The warning comes as seven Chinese electric vehicle models were added to the taxpayer-funded fleet available to federal politicians, bringing the share of such vehicles under the parliamentarian vehicle scheme to about 30 percent. However, the issue is broader than electric vehicles or cars made in China. Any connected vehicle can present privacy and national security concerns because many modern cars continuously collect and transmit large amounts of data.
According to the Australian Signals Directorate, a connected vehicle is any car linked to the internet, whether through an embedded SIM card or a paired smartphone. Most major vehicles sold in Australia with connected services gather data from drivers and passengers and send it to manufacturers.

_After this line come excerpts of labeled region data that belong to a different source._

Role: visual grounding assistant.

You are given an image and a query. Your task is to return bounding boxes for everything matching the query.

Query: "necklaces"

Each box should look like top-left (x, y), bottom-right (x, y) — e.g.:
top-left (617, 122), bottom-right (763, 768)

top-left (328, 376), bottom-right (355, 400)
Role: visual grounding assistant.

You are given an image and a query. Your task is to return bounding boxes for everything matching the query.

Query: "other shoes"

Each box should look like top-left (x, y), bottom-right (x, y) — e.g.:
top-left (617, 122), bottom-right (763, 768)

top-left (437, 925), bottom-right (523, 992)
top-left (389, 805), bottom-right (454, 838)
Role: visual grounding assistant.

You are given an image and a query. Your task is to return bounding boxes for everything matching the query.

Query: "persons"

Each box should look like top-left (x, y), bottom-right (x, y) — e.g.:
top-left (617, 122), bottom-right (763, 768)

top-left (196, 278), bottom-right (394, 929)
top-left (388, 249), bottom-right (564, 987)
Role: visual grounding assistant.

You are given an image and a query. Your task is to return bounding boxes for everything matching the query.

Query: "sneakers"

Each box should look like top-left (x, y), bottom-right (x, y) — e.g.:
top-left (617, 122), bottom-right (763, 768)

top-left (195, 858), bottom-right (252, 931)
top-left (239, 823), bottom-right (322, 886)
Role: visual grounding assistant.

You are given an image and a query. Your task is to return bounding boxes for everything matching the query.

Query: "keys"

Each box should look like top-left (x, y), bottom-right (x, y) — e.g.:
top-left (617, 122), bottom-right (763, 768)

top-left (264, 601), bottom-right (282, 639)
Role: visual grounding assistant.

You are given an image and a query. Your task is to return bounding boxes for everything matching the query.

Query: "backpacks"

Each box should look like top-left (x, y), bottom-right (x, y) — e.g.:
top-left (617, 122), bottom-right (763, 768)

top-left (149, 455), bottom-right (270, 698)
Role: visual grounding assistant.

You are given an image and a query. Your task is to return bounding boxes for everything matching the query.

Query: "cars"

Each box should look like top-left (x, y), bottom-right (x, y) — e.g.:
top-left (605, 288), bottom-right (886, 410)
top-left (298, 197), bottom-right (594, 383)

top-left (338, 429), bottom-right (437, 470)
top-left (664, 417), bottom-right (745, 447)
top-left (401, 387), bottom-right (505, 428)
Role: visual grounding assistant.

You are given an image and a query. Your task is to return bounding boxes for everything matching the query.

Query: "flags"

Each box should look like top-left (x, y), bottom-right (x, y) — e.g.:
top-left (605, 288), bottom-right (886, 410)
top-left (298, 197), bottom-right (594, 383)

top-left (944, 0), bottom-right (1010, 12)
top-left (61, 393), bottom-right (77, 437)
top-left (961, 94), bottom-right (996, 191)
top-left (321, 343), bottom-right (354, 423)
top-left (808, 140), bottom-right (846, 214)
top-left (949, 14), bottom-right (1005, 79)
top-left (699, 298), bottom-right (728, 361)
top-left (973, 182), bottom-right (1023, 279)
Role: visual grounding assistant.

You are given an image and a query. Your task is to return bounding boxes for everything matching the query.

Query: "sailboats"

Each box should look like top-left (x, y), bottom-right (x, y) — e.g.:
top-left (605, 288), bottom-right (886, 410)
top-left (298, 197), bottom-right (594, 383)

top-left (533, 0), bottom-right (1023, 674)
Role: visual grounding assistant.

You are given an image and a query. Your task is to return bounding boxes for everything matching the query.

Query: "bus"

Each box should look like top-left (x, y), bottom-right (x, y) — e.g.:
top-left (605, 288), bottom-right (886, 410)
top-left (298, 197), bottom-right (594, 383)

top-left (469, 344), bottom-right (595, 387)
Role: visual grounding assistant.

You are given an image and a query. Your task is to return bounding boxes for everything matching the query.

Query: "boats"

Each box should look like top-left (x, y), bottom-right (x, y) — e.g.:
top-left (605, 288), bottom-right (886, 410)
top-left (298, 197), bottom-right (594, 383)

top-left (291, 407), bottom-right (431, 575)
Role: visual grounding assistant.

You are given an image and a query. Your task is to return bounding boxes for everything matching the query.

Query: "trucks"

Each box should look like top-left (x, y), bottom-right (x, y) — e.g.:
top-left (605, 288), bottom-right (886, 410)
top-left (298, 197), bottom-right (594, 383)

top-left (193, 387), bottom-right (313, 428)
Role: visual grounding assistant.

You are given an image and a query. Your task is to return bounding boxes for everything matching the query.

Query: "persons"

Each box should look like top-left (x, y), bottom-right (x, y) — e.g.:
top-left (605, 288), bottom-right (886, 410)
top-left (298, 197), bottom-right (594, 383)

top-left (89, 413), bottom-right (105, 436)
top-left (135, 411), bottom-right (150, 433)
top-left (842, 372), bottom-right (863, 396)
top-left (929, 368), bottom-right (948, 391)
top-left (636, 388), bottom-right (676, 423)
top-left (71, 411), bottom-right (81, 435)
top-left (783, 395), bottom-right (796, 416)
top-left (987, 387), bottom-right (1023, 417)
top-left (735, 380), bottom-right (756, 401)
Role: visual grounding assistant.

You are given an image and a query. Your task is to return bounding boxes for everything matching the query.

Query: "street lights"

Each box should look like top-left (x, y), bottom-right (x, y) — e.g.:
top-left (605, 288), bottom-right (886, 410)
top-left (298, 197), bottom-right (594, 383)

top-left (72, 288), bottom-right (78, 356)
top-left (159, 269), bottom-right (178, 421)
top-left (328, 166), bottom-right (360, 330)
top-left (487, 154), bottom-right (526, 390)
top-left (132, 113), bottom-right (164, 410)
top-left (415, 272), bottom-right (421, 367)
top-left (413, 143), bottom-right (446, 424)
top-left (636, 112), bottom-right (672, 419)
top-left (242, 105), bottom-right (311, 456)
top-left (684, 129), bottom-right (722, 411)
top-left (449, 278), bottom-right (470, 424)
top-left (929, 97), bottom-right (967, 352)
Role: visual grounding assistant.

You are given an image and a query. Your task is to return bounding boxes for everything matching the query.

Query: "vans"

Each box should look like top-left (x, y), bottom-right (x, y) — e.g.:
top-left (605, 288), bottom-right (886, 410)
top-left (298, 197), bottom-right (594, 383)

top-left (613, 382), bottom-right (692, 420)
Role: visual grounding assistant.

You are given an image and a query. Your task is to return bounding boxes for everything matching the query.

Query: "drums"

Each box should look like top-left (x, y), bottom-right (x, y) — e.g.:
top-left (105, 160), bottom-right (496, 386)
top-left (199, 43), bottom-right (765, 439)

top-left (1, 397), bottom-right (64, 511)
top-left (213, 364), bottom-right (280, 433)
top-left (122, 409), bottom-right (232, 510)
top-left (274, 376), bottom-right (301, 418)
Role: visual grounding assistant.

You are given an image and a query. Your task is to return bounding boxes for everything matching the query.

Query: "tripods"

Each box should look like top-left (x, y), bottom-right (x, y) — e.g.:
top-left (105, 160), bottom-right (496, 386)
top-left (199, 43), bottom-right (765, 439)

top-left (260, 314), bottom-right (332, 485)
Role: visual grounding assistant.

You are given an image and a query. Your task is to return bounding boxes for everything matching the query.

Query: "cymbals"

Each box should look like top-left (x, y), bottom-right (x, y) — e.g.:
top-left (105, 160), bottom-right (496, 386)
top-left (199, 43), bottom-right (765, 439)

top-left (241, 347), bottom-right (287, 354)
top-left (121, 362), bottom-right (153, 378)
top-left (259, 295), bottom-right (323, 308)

Industry research cited in the report indicates that the proportion of internet-connected cars on the road has been rising rapidly and is expected to keep increasing over the next several years.
The data collected by these vehicles can be extensive. Sensors embedded in seats, dashboards, engines, steering wheels and cameras can generate huge volumes of information every day. This can include precise location, speed, braking behaviour, seatbelt use, infotainment activity and signs that a driver may be sleepy or impaired. Some systems can also infer personal characteristics such as age, weight, race and facial expressions from in-car and location data.
Connected vehicles may also access information from smartphones linked by Bluetooth, including contacts, calendar entries, maps, habits and other personal details. Passenger privacy is also affected, because data collection may capture conversations and actions inside the vehicle. Sales agreements often place responsibility on drivers to inform passengers that sensors may record or collect information.
Privacy concerns are not limited to one brand or country of manufacture. A 2023 Mozilla report found that vehicles were among the worst products it reviewed for personal data collection, and none of the 25 cars examined passed its privacy review. The report said some manufacturers use the information to improve products, but vehicle data can also be shared with affiliates and data brokers and repackaged for sale. Reuters also reported in 2023 that Tesla employees had privately shared highly sensitive images and videos collected from customer vehicles.
Consumers can reduce some risks by reviewing privacy policies before buying, checking vehicle data practices through privacy-reporting tools, disabling optional connected features where possible and performing a full factory reset before selling or lending a car. However, opting out of certain data collection may limit some vehicle functions.